[Dataset rows]
»»

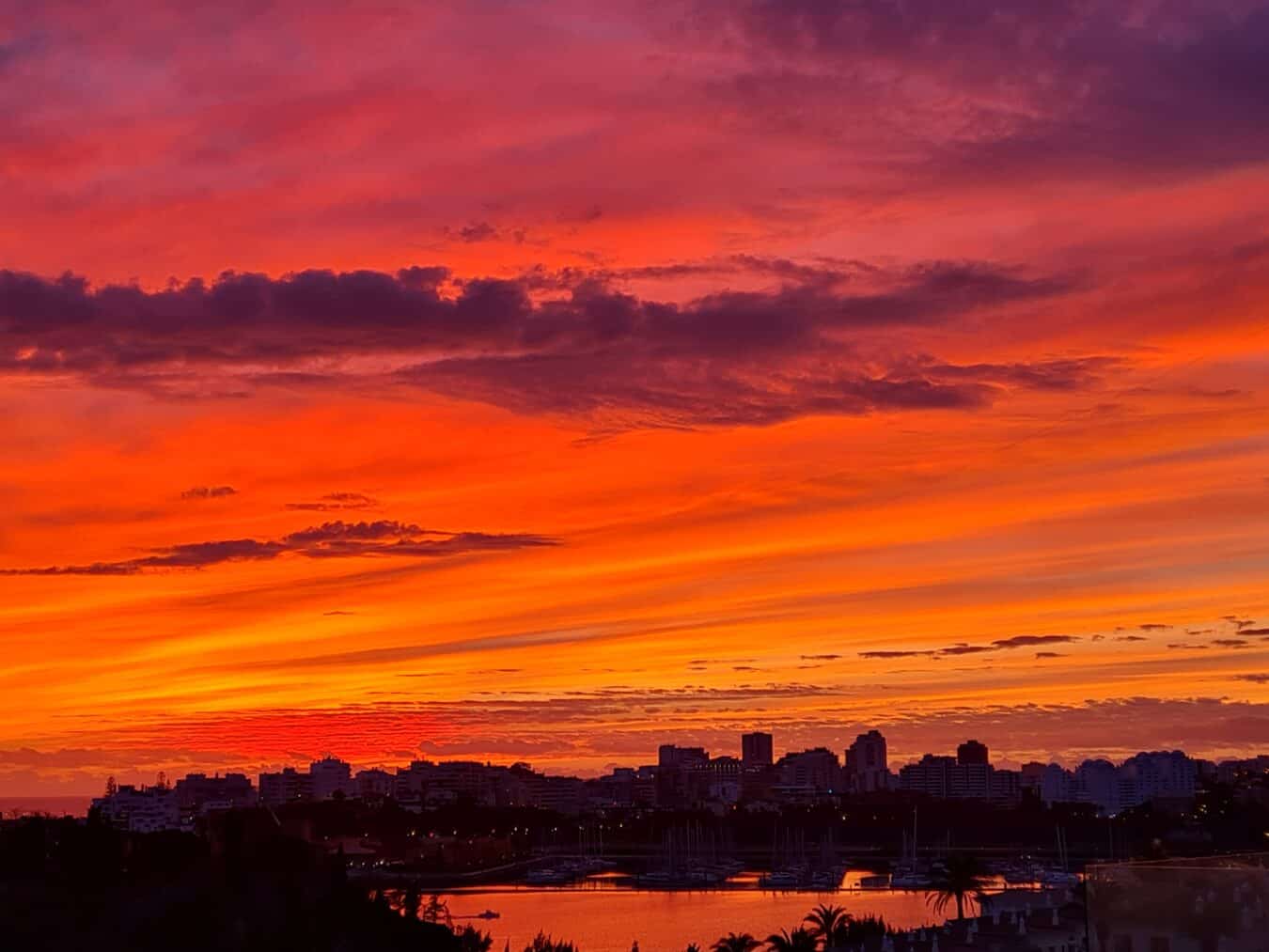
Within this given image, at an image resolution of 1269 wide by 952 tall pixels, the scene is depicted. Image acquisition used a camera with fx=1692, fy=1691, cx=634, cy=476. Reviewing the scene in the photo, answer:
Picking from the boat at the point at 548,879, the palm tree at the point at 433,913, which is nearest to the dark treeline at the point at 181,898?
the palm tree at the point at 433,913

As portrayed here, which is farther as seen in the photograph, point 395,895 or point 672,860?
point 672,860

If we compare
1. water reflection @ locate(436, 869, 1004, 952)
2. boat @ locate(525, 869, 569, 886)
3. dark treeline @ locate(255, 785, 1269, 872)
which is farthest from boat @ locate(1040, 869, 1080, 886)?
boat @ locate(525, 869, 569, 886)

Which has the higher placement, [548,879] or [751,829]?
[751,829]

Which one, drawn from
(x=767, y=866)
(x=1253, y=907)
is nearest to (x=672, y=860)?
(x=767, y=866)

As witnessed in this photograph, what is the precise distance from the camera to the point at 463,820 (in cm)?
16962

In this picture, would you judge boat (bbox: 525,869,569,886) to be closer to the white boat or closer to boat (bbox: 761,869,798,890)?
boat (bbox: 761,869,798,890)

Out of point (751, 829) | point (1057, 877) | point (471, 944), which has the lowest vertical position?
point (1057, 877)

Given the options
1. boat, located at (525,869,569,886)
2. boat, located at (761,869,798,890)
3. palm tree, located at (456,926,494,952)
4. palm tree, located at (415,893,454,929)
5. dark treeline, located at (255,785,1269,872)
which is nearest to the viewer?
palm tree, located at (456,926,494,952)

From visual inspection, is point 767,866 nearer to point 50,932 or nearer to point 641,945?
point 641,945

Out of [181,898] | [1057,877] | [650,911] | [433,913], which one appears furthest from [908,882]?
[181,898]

««
»»

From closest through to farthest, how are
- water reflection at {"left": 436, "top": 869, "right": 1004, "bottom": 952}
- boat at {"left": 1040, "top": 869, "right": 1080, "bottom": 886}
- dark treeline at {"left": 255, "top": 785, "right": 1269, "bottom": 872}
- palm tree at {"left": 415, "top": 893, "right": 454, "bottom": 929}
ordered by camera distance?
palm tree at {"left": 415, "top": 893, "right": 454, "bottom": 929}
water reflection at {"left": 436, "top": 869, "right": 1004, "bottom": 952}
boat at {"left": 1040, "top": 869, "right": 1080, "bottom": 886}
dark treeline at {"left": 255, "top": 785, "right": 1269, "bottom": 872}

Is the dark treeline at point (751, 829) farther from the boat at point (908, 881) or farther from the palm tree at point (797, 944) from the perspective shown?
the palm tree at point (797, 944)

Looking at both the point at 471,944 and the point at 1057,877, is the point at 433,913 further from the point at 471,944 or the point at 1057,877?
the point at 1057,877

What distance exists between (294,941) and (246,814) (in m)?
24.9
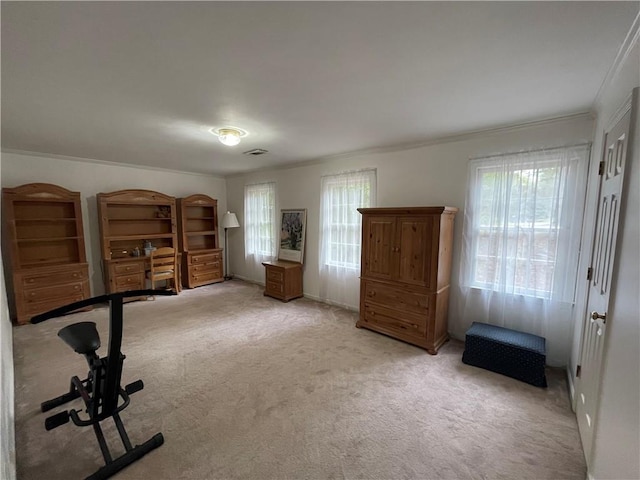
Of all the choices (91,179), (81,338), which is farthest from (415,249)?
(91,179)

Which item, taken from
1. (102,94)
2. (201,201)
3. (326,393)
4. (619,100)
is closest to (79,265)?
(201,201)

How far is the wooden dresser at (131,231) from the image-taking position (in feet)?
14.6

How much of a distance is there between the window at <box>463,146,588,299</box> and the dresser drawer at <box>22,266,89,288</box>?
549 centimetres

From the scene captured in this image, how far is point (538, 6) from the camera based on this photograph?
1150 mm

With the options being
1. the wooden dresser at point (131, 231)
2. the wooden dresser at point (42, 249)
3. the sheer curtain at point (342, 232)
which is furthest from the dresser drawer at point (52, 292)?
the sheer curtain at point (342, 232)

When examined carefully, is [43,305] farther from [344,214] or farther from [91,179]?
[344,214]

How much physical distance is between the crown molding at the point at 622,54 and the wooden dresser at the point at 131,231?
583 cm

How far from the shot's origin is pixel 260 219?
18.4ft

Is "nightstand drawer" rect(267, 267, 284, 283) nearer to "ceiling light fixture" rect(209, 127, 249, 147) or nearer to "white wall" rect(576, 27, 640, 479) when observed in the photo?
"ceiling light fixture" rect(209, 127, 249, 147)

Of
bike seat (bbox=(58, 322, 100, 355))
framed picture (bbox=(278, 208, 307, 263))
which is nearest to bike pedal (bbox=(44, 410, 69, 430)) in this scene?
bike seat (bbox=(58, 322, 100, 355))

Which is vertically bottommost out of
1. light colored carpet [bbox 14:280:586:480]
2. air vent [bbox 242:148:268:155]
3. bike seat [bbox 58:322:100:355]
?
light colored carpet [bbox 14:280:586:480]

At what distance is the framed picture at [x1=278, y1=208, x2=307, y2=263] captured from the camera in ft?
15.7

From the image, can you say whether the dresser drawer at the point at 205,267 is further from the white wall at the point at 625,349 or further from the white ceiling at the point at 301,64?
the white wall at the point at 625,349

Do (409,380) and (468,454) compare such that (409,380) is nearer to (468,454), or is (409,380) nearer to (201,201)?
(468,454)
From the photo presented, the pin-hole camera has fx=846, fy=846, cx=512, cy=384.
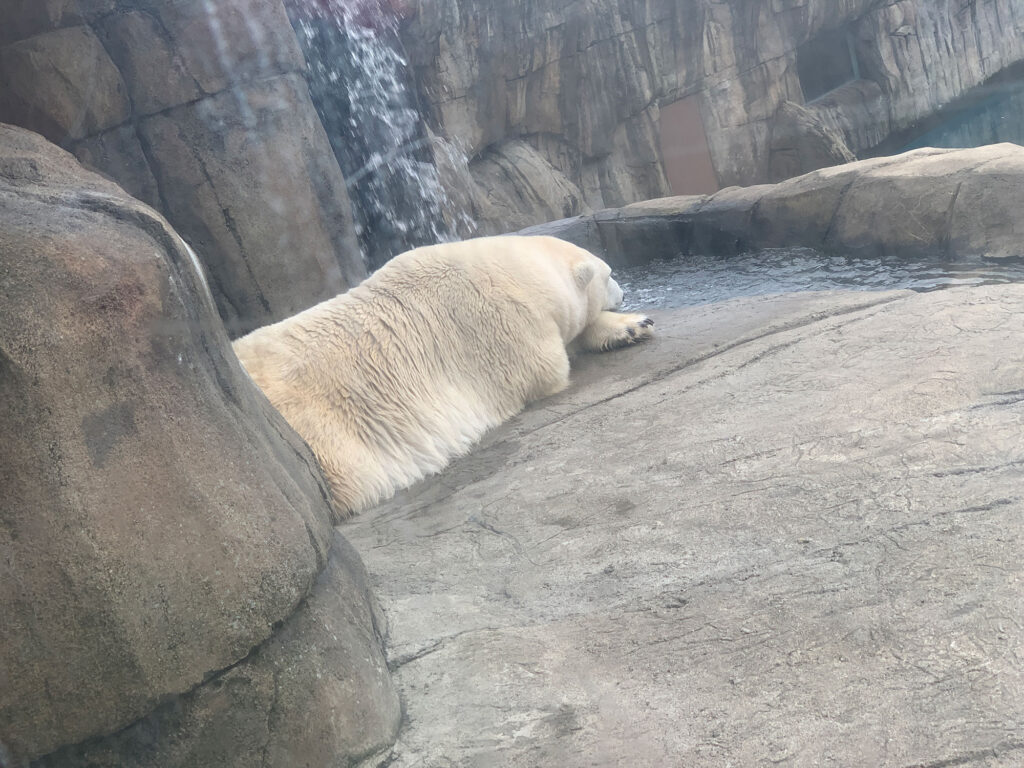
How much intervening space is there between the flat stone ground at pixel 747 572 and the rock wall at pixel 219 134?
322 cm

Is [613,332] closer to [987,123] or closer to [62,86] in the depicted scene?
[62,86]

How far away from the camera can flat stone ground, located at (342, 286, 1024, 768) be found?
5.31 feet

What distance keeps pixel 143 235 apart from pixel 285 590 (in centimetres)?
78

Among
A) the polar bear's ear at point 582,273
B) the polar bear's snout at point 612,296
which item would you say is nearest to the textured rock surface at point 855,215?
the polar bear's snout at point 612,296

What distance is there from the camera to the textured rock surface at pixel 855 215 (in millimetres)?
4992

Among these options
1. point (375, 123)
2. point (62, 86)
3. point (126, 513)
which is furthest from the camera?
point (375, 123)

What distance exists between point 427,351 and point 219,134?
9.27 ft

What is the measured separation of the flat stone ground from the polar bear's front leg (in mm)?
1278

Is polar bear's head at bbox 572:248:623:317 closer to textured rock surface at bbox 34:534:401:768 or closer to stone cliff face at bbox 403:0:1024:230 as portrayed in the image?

««

[To be done]
Rewrite the entries from the line with "What distance exists between point" to the line with "Is polar bear's", putting "rock cliff face" in place of "stone cliff face" and leaving everything else as it is.

[Solution]
What distance exists between point 427,351 and point 219,134?
9.27 ft

What is the measured separation of the flat stone ground from the polar bear's front leg (in mm)?
1278

Is polar bear's head at bbox 572:248:623:317 closer to textured rock surface at bbox 34:534:401:768 or closer to rock cliff face at bbox 403:0:1024:230 as portrayed in the image?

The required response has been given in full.